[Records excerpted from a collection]
— Start —
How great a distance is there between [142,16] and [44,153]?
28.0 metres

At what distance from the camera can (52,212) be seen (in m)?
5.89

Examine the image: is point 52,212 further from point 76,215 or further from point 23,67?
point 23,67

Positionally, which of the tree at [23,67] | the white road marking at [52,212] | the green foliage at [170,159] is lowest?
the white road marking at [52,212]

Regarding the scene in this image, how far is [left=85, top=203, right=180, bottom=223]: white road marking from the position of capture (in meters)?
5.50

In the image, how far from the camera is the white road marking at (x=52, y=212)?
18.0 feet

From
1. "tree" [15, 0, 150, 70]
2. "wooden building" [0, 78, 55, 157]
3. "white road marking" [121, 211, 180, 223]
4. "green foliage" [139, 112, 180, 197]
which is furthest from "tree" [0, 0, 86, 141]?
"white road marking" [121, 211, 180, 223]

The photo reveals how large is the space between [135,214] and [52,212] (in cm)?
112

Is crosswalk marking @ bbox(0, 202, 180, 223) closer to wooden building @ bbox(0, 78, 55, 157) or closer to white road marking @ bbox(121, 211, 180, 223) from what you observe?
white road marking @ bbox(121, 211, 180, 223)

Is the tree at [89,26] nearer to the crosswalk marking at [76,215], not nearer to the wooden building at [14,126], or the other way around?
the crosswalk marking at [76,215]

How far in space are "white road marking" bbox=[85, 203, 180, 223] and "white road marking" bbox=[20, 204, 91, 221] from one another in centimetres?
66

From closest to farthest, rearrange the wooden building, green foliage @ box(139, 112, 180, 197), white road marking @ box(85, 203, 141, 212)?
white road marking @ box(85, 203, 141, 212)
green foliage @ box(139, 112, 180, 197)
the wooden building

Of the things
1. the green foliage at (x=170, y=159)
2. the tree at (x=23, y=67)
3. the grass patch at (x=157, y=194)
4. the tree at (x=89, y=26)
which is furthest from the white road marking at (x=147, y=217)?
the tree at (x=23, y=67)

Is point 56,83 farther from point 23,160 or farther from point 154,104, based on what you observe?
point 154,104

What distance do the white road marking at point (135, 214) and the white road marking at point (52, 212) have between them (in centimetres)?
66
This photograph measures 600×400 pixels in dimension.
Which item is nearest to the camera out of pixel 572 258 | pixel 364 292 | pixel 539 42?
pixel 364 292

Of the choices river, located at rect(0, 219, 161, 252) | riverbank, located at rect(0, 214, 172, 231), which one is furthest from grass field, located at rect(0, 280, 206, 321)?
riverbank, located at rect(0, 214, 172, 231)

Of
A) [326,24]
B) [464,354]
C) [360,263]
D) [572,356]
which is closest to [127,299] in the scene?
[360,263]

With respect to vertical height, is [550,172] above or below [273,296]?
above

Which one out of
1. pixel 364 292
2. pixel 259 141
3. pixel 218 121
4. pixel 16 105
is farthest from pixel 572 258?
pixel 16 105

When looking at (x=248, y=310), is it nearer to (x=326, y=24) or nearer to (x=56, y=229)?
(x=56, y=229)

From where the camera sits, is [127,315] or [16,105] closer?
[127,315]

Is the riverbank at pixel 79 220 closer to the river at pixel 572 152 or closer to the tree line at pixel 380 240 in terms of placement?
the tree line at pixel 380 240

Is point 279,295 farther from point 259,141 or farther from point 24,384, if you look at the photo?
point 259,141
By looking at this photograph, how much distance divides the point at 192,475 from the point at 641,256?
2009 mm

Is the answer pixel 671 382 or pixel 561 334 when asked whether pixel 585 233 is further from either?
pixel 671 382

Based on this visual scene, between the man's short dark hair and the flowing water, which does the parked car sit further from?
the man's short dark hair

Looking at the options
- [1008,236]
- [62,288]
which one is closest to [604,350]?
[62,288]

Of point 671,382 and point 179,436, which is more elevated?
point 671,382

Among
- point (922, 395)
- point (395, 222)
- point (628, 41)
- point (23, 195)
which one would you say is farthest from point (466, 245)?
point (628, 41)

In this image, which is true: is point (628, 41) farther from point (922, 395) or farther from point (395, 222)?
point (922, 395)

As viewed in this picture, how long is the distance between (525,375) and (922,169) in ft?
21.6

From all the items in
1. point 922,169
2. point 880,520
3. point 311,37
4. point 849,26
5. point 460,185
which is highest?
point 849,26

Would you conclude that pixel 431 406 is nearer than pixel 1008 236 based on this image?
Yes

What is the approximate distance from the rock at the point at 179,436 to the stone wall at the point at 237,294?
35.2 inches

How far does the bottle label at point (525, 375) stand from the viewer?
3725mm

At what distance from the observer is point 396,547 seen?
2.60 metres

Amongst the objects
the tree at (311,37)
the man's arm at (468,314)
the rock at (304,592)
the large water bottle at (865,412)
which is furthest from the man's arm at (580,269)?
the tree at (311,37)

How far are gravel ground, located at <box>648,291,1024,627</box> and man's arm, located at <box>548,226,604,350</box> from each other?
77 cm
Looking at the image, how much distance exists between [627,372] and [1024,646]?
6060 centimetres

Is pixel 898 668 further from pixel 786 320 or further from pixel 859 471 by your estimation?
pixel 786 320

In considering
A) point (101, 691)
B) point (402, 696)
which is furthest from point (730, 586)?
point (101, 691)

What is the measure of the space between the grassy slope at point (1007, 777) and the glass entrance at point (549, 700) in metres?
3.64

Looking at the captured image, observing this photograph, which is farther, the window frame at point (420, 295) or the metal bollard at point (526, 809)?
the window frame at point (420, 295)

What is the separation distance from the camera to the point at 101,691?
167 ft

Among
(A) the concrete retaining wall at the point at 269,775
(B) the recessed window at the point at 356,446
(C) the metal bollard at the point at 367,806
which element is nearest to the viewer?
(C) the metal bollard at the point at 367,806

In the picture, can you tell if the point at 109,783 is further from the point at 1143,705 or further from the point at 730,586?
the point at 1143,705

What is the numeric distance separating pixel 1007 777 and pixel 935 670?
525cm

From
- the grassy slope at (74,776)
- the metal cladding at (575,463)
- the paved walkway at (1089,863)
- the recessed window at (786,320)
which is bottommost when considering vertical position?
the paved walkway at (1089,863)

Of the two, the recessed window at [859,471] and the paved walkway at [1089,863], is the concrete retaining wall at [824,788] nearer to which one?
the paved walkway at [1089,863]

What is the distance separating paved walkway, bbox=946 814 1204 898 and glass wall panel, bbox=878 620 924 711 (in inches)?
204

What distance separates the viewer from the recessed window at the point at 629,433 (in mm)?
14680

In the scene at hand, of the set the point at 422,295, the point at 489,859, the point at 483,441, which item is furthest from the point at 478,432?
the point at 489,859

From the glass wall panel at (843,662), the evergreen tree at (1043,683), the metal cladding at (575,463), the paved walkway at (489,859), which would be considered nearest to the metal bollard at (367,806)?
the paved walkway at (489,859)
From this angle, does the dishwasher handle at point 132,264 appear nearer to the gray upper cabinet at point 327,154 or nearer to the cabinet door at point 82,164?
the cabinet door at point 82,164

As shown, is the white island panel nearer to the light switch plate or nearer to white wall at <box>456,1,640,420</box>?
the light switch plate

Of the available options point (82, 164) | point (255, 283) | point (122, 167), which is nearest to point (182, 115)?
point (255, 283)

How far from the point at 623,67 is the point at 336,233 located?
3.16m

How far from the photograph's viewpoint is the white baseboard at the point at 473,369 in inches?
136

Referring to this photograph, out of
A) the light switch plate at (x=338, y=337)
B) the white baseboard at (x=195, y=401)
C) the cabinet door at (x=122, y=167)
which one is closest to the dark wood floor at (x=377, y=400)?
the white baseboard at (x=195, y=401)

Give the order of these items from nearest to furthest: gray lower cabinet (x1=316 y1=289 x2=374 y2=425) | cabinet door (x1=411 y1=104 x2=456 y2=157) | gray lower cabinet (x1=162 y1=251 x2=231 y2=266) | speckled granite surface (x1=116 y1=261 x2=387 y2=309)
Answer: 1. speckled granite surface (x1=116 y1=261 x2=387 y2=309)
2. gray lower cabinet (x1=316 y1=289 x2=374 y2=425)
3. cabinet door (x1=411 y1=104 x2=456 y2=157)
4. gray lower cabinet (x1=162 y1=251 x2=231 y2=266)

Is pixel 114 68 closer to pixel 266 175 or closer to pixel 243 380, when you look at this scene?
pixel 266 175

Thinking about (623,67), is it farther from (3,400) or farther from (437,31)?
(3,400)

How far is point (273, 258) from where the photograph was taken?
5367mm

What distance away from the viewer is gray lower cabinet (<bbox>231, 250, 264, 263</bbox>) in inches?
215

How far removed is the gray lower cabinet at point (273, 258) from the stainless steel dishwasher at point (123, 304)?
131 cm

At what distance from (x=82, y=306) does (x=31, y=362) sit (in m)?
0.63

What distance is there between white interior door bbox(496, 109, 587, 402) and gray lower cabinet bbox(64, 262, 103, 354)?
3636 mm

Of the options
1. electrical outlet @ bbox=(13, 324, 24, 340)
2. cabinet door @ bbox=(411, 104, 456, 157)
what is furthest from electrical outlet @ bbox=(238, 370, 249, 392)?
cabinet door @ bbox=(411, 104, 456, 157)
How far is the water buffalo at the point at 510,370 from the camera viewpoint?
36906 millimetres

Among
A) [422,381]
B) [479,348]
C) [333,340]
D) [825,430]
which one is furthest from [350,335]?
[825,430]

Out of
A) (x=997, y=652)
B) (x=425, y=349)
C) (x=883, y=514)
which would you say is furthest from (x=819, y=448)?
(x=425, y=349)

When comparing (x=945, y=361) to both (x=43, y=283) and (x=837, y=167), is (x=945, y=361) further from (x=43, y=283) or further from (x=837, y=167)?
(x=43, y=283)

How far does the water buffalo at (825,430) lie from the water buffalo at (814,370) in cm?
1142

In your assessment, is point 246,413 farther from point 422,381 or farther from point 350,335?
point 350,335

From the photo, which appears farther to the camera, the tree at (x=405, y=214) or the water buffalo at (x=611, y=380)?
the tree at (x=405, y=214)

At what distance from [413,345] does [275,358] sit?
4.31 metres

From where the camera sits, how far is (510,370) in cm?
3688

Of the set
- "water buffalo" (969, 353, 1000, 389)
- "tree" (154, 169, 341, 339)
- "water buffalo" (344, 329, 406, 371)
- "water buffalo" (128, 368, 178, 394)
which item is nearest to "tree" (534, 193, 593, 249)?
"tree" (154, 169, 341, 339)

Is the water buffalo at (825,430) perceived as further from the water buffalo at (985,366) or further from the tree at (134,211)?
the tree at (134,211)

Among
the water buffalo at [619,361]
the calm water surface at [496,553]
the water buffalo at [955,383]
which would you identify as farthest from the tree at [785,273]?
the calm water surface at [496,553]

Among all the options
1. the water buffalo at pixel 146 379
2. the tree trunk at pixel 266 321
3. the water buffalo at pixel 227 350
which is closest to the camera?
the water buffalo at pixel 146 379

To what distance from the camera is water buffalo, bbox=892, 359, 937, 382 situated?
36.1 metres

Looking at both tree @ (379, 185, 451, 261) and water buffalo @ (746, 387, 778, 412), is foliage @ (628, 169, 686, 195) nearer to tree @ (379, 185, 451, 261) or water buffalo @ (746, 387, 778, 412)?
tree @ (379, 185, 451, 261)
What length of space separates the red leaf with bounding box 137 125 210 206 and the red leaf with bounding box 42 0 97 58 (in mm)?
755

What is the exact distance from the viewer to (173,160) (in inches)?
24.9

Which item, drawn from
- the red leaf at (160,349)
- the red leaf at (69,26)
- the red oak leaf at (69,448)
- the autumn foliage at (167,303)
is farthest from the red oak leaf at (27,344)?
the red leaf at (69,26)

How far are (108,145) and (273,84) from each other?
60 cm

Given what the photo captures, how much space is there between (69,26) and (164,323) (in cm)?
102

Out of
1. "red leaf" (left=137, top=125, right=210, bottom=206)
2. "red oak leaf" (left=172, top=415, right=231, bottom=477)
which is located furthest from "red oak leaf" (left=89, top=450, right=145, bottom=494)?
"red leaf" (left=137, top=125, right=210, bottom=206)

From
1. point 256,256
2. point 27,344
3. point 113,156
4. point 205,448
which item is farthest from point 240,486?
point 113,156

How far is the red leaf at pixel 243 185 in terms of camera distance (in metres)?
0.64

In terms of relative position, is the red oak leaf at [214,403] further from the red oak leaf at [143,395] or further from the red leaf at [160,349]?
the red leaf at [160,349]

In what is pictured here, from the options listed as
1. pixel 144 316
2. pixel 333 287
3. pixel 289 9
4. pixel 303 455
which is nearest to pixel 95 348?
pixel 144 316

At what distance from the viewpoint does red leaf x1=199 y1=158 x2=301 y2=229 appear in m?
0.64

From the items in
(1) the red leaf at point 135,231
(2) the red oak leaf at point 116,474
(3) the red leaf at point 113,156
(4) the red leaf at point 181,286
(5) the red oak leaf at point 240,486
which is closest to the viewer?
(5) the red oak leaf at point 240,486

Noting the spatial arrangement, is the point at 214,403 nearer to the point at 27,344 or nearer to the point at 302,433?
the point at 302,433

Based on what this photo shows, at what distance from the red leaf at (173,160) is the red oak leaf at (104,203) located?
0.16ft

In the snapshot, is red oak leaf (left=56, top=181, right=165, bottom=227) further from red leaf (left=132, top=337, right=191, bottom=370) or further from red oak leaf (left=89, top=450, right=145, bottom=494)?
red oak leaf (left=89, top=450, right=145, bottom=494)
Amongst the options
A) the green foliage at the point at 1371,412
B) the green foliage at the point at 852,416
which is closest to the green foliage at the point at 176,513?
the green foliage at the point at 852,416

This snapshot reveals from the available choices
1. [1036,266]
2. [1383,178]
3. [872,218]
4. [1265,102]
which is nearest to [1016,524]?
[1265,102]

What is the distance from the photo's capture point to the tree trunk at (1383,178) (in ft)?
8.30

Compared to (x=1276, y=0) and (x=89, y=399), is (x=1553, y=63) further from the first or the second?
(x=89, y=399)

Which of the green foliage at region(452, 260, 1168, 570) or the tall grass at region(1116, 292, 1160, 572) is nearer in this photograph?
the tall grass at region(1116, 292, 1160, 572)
— End —
### Exercise instructions
Beginning at the line that contains "At what distance from the viewpoint", retype each line of the listing up to and including the last one, exactly as it stands, and nothing else.

### Exercise response
At what distance from the viewpoint does red leaf x1=199 y1=158 x2=301 y2=229 appear in m?
0.64

From the items in
(1) the red leaf at point 135,231
(2) the red oak leaf at point 116,474
(3) the red leaf at point 113,156
(4) the red leaf at point 181,286
(5) the red oak leaf at point 240,486
which is closest to the viewer?
(5) the red oak leaf at point 240,486

Noting the spatial arrangement, is the point at 214,403 nearer to the point at 27,344 or nearer to the point at 302,433?
the point at 302,433

Based on what this photo shows, at what distance from the red leaf at (173,160) is the red oak leaf at (104,203) located?
0.16ft

In the snapshot, is red oak leaf (left=56, top=181, right=165, bottom=227) further from red leaf (left=132, top=337, right=191, bottom=370) or further from red oak leaf (left=89, top=450, right=145, bottom=494)?
red oak leaf (left=89, top=450, right=145, bottom=494)
Amongst the options
A) the green foliage at the point at 1371,412
B) the green foliage at the point at 852,416
which is closest to the green foliage at the point at 176,513?
the green foliage at the point at 852,416

This snapshot reveals from the available choices
1. [1036,266]
2. [1383,178]
3. [872,218]
4. [1265,102]
which is nearest to [1016,524]?
[1265,102]

What is the distance from the photo's capture point to the tree trunk at (1383,178) (in ft)?
8.30

Compared to (x=1276, y=0) and (x=89, y=399), is (x=1553, y=63) further from the first or the second?
(x=89, y=399)

Which of the green foliage at region(452, 260, 1168, 570) or the tall grass at region(1116, 292, 1160, 572) is nearer in this photograph?
the tall grass at region(1116, 292, 1160, 572)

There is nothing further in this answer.